Jackie Goldberg is one of the premier advocates for children and public education in California and, indeed, the nation. She was a classroom teacher for 17 years, a member of the Los Angeles school board, and a member of the Legislature, rising to chair of the State Assembly Education Committee. She is a legendary figure to supporters of children and public schools.
She writes in the Los Angeles Times that the LAUSD board must act to reduce class sizes, which in some schools, exceed 40 students.
A few excerpts from her excellent article:
Today, classes of 45 students or more are not uncommon in most secondary schools. (This excludes kindergarten through third-grade classes, which receive state funding specifically for class-size reduction.).
If the district truly wants its students to learn more, it should get rid of Section 1.5 and immediately begin hiring 2,000 new teachers to meet the class-size goals that are already laid out in the current contract. [Section 1.5 is a waiver from a class-Size reduction agreement.]
This would cost $200 million more each year.
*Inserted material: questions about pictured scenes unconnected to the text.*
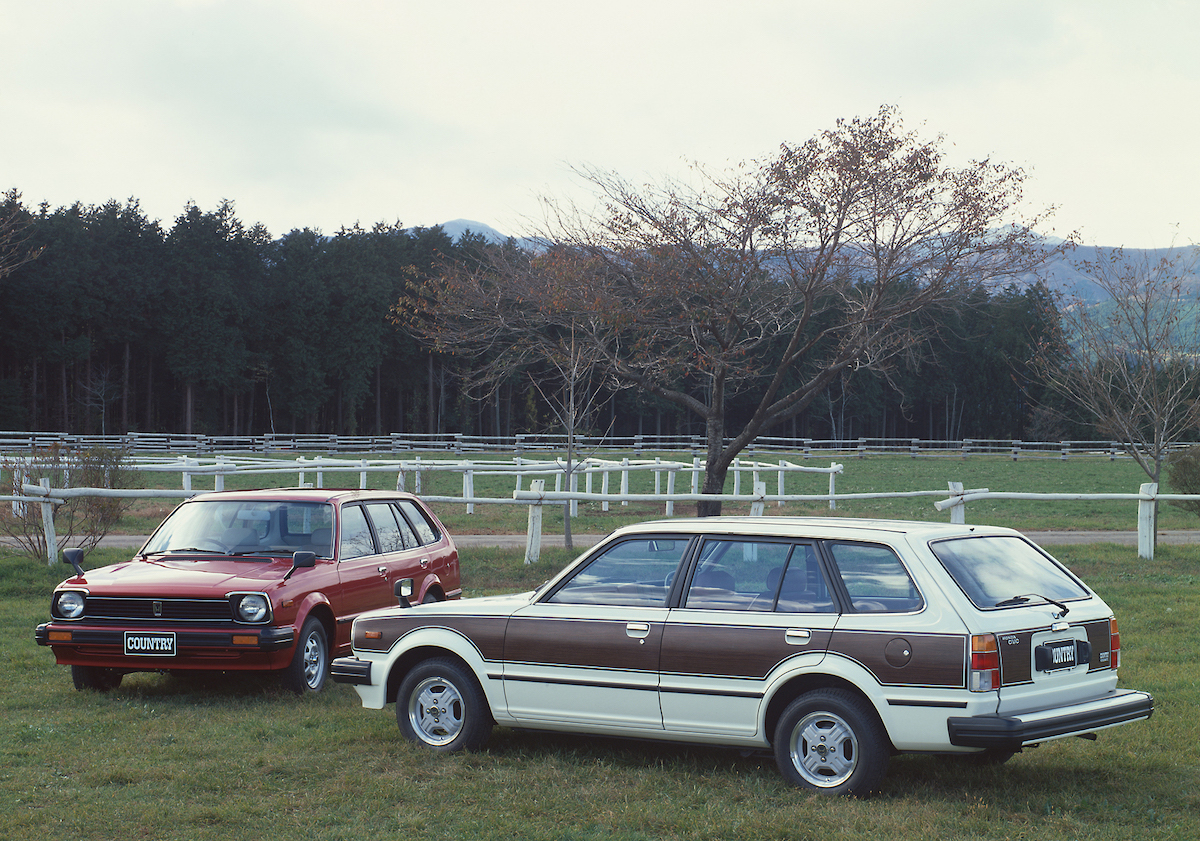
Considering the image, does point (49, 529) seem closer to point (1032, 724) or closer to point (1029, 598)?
point (1029, 598)

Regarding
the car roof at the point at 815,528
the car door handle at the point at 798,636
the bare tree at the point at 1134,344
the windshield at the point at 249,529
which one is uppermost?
the bare tree at the point at 1134,344

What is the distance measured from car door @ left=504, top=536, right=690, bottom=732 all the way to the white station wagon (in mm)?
11

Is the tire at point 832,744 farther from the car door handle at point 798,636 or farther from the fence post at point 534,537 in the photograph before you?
the fence post at point 534,537

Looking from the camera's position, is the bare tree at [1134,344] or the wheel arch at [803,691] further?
the bare tree at [1134,344]

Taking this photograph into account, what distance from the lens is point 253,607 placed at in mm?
8086

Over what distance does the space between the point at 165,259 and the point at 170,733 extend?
70.3 m

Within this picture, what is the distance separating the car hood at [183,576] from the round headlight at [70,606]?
88mm

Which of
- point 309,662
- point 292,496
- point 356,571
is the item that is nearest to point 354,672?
point 309,662

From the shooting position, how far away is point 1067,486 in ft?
128

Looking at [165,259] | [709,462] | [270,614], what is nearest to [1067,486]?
[709,462]

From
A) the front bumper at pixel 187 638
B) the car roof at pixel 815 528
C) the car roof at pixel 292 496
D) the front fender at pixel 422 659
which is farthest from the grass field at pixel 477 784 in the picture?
the car roof at pixel 292 496

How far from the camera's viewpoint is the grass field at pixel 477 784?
17.4ft

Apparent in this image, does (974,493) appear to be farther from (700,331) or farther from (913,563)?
(913,563)

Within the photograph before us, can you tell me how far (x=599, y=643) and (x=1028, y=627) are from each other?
2.26 metres
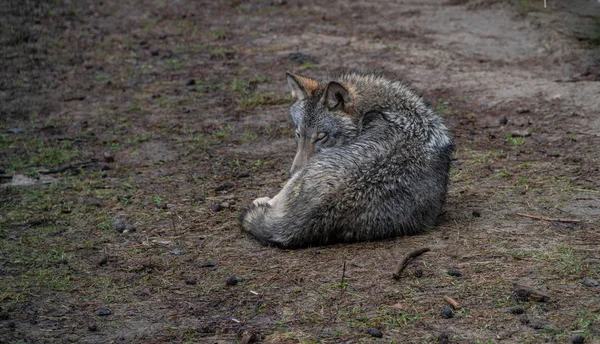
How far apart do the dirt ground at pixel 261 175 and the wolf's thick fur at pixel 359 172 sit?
0.54 ft

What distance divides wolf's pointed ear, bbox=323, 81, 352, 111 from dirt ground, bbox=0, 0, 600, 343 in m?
1.04

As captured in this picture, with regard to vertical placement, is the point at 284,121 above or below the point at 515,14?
below

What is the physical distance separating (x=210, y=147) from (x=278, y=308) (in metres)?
3.84

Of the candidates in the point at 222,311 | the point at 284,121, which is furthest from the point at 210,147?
the point at 222,311

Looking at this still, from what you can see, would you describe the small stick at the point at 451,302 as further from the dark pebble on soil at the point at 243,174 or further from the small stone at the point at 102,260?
the dark pebble on soil at the point at 243,174

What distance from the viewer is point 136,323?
476 centimetres

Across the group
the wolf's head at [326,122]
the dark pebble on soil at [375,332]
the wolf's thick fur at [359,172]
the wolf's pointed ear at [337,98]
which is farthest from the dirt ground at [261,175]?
the wolf's pointed ear at [337,98]

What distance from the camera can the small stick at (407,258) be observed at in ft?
16.6

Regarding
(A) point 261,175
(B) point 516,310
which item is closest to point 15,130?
(A) point 261,175

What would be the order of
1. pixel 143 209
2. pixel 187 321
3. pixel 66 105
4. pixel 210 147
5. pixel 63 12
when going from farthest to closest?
1. pixel 63 12
2. pixel 66 105
3. pixel 210 147
4. pixel 143 209
5. pixel 187 321

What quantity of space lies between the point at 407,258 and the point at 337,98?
171 cm

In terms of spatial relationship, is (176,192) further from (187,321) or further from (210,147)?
(187,321)

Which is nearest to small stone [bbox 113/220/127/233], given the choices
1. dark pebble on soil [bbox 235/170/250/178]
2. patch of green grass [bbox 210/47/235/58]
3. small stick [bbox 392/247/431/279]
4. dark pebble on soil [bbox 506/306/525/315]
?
dark pebble on soil [bbox 235/170/250/178]

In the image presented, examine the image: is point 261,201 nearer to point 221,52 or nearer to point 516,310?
point 516,310
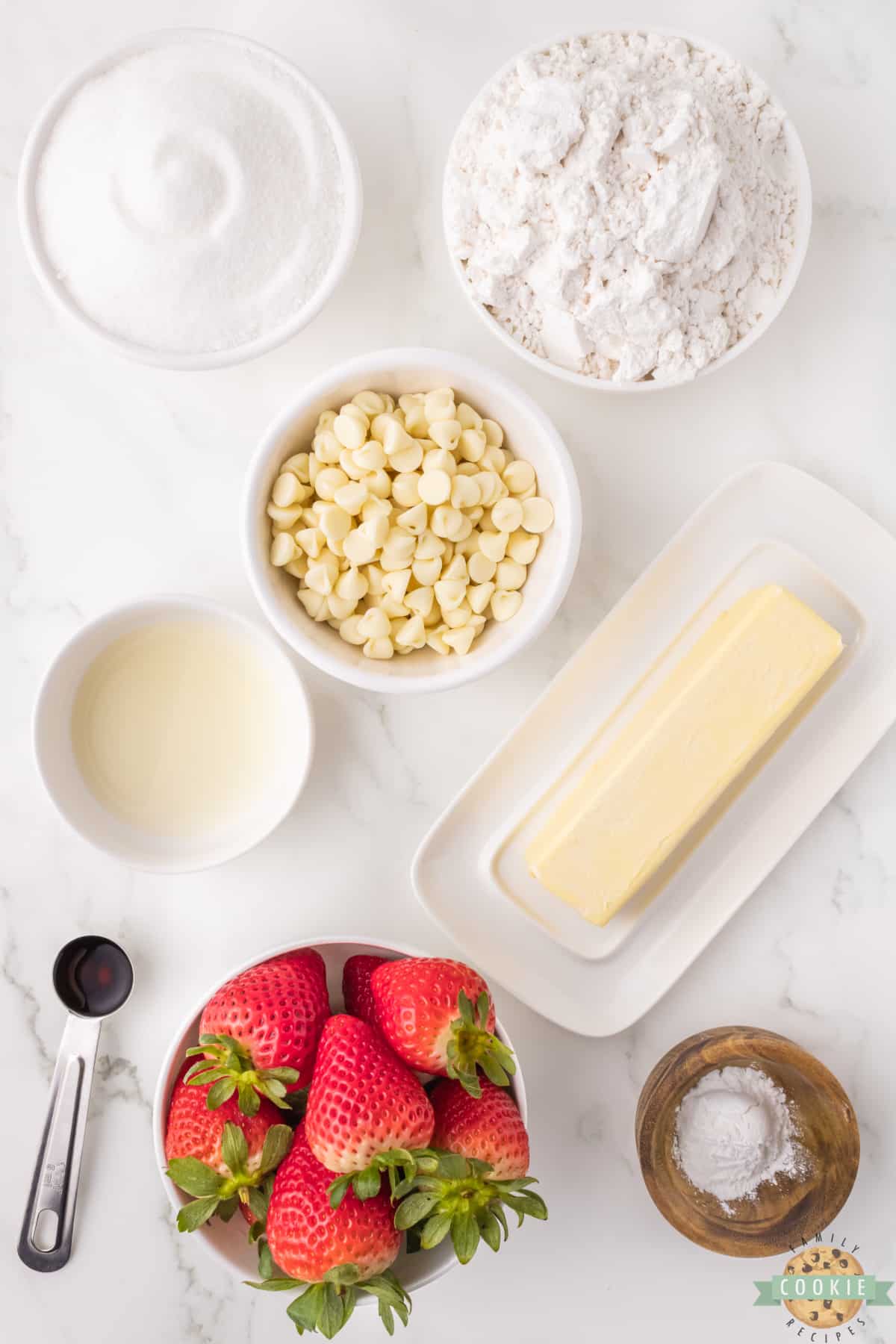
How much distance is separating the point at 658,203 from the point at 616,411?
226mm

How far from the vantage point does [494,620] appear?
99cm

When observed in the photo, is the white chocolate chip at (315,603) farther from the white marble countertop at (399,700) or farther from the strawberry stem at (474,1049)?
the strawberry stem at (474,1049)

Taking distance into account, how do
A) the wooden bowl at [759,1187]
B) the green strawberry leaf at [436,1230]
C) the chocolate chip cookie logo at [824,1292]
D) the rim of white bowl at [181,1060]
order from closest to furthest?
the green strawberry leaf at [436,1230], the rim of white bowl at [181,1060], the wooden bowl at [759,1187], the chocolate chip cookie logo at [824,1292]

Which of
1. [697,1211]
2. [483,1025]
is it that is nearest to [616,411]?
[483,1025]

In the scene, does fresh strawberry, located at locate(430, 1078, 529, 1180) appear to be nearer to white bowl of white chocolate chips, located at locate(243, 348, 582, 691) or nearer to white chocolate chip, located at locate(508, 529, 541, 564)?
white bowl of white chocolate chips, located at locate(243, 348, 582, 691)

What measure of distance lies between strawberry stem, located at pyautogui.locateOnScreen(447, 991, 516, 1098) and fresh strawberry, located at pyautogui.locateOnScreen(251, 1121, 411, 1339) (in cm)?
11

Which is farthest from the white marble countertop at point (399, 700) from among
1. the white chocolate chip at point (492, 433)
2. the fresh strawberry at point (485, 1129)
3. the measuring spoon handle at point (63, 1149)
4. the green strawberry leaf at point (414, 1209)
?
the green strawberry leaf at point (414, 1209)

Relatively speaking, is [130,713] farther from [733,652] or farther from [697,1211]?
[697,1211]

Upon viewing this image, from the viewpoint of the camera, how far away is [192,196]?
36.4 inches

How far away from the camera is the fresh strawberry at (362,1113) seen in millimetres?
751

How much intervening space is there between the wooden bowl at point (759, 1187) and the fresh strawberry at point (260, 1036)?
363 mm

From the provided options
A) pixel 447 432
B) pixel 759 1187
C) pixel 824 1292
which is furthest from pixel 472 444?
pixel 824 1292

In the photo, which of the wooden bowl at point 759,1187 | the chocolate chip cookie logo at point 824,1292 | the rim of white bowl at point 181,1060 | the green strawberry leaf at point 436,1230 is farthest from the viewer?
the chocolate chip cookie logo at point 824,1292

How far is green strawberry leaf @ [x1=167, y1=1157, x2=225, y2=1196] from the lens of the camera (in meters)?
0.79
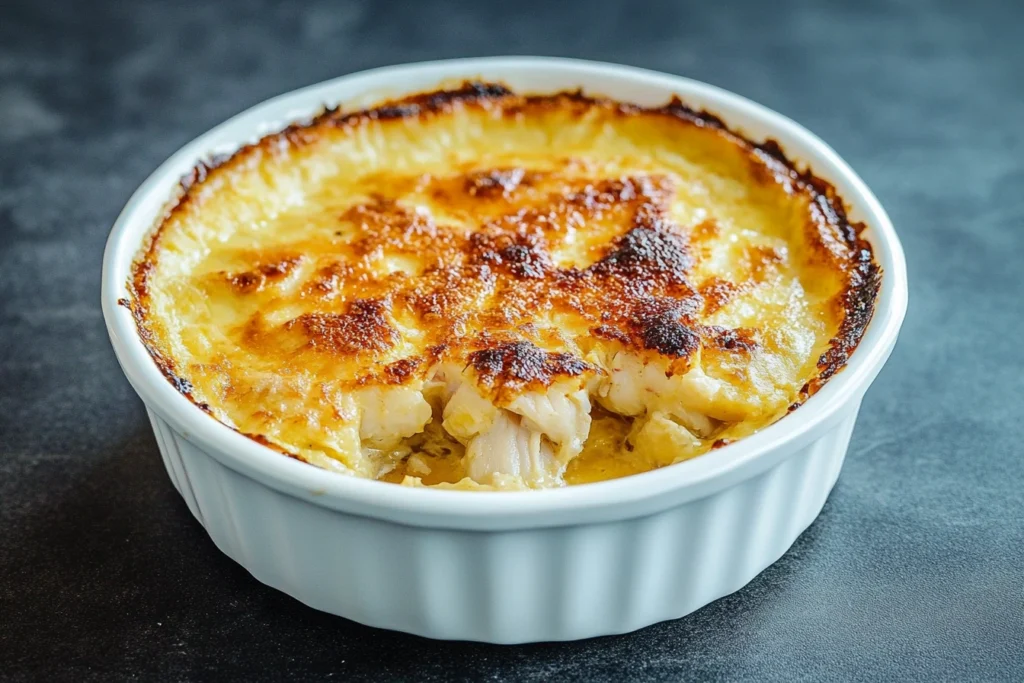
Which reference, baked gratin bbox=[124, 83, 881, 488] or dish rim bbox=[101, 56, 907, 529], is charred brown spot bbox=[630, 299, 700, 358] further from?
dish rim bbox=[101, 56, 907, 529]

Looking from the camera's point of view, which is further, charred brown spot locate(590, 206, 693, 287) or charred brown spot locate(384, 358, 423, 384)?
charred brown spot locate(590, 206, 693, 287)

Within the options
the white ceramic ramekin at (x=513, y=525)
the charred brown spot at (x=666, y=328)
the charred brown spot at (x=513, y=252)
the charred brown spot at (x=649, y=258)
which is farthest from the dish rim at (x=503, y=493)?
the charred brown spot at (x=513, y=252)

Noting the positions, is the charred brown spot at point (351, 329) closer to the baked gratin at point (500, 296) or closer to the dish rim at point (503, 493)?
the baked gratin at point (500, 296)

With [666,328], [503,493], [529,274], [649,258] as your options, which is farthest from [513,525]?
[649,258]

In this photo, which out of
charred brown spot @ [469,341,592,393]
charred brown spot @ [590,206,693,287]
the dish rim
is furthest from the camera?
charred brown spot @ [590,206,693,287]

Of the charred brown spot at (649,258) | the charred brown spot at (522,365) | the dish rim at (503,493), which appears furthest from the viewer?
the charred brown spot at (649,258)

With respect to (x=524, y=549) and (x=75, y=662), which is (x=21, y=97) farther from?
(x=524, y=549)

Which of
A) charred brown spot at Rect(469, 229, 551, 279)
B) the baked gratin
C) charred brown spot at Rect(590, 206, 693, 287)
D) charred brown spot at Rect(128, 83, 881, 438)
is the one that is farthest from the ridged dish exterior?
charred brown spot at Rect(469, 229, 551, 279)
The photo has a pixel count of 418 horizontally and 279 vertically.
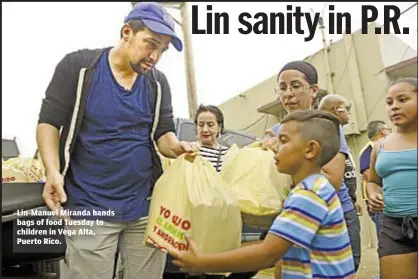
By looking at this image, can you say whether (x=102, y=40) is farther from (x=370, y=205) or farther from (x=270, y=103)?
(x=370, y=205)

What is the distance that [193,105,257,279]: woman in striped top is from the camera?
1.46 meters

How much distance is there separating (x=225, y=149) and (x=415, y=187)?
1.81ft

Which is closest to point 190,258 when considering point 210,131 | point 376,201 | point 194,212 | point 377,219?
point 194,212

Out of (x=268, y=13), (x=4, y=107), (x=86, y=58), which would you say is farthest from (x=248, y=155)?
(x=4, y=107)

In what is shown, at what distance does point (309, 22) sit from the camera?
133 centimetres

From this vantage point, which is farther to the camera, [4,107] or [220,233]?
[4,107]

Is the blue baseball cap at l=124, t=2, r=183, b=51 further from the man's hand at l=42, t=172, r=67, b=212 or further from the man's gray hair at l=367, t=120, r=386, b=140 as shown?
the man's gray hair at l=367, t=120, r=386, b=140

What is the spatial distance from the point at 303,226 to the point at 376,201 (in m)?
0.45

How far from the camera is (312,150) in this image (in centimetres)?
110

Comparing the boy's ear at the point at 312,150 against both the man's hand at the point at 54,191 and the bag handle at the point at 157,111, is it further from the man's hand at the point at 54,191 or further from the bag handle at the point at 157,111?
the man's hand at the point at 54,191

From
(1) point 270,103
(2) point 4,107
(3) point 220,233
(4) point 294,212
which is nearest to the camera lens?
(4) point 294,212

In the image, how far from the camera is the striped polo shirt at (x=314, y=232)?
1.01 meters

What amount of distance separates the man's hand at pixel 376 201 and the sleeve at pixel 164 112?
1.98ft

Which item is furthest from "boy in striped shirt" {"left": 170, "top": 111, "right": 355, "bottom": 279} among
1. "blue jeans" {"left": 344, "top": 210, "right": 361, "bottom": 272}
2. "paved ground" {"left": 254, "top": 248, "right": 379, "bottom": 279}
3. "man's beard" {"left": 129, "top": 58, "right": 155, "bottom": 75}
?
"paved ground" {"left": 254, "top": 248, "right": 379, "bottom": 279}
That may sound like a lot, but the district has a minimum of $1.8 billion in reserve.
Opposition to class-size reduction comes from the top. When I chaired the Assembly Education Committee, lobbyists would often come in and argue that the cost of reducing class sizes in California’s public schools was simply too high.
When I asked these lobbyists where their own children attended school, many if not all of them would respond that they sent their children to private schools — some to schools where tuition could cost as much as $45,000 a year and classrooms would have as few as a dozen students.
In other words, although they paid considerable tuition rates for their own kids to benefit from small classes, they considered it perfectly acceptable for children who live in poverty — 80% of the LAUSD student population — to be relegated to the third-largest class sizes in America. Really?
There is also some quiet opposition coming from a few well placed charter-school advocates. Why? Because if the district were to reduce class sizes by hiring 2,000 additional teachers, it would need to provide 2,000 classrooms to those new teachers — classrooms that some charter-school advocates are eyeing for themselves.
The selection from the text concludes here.